Uit te voeren taken:
(1) Vanaf welke datum heeft appellante volgens het Uwv geen recht meer op ziekengeld, zoals vermeld in het tekstfragment over de uitspraak van de Centrale Raad van Beroep?
(2) Schrijf het tekstfragment over de ziekengelduitspraak van de Centrale Raad van Beroep verder, te beginnen na de laatste zin.

ECLI:NL:CRVB:2019:4266
Centrale Raad van Beroep
- Hoger beroep
- Rechtspraak.nl
Beoordeling recht op ziekengeld na beëindiging dienstverband en geschiktheid van geselecteerde functies
In deze zaak heeft de Centrale Raad van Beroep op 18 december 2019 uitspraak gedaan in hoger beroep over het recht op ziekengeld van appellante, die zich op 9 april 2014 ziek meldde na een ongeval. Appellante was werkzaam als thuiszorgmedewerkster en heeft na haar ziekmelding een aanvraag voor ziekengeld ingediend bij het Uitvoeringsinstituut werknemersverzekeringen (Uwv). Het Uwv heeft vastgesteld dat appellante met ingang van 9 mei 2015 geen recht meer heeft op ziekengeld, omdat zij meer dan 65% van haar maatmaninkomen kan verdienen. Dit besluit is door appellante bestreden, maar de rechtbank heeft het beroep ongegrond verklaard.

Aangeleverde gegevens:

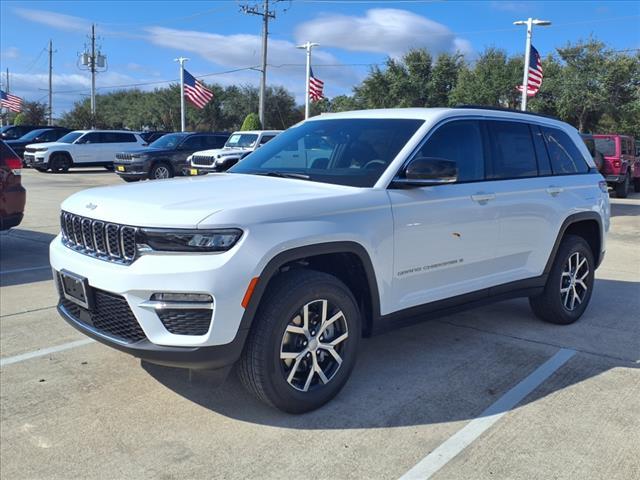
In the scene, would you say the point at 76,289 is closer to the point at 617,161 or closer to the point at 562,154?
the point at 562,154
---
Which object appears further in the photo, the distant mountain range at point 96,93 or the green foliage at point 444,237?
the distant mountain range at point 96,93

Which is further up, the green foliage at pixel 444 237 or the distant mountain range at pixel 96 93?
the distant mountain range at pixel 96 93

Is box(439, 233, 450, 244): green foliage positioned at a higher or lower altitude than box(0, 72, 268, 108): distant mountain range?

Antwoorden op volgorde:
(1) Vanaf 9 mei 2015.

(2)
In hoger beroep heeft appellante aangevoerd dat er onvoldoende rekening is gehouden met haar ernstige lichamelijke en psychische beperkingen. De Raad heeft de argumenten van appellante beoordeeld en geconcludeerd dat de artsen van het Uwv de medische situatie op de datum in geding correct hebben ingeschat. De Raad heeft de overwegingen van de rechtbank onderschreven en vastgesteld dat de geselecteerde functies medisch geschikt zijn voor appellante. De Raad heeft ook geoordeeld dat er geen aanleiding is om een psychiater te benoemen, aangezien de medische informatie die door appellante is ingediend niet voldoende onderbouwt dat haar psychische klachten meer beperkingen met zich meebrengen dan in de Functionele Mogelijkhedenlijst (FML) is opgenomen.
De Raad heeft uiteindelijk geconcludeerd dat het hoger beroep niet slaagt en de aangevallen uitspraak van de rechtbank wordt bevestigd. Er is geen aanleiding voor een veroordeling in de proceskosten.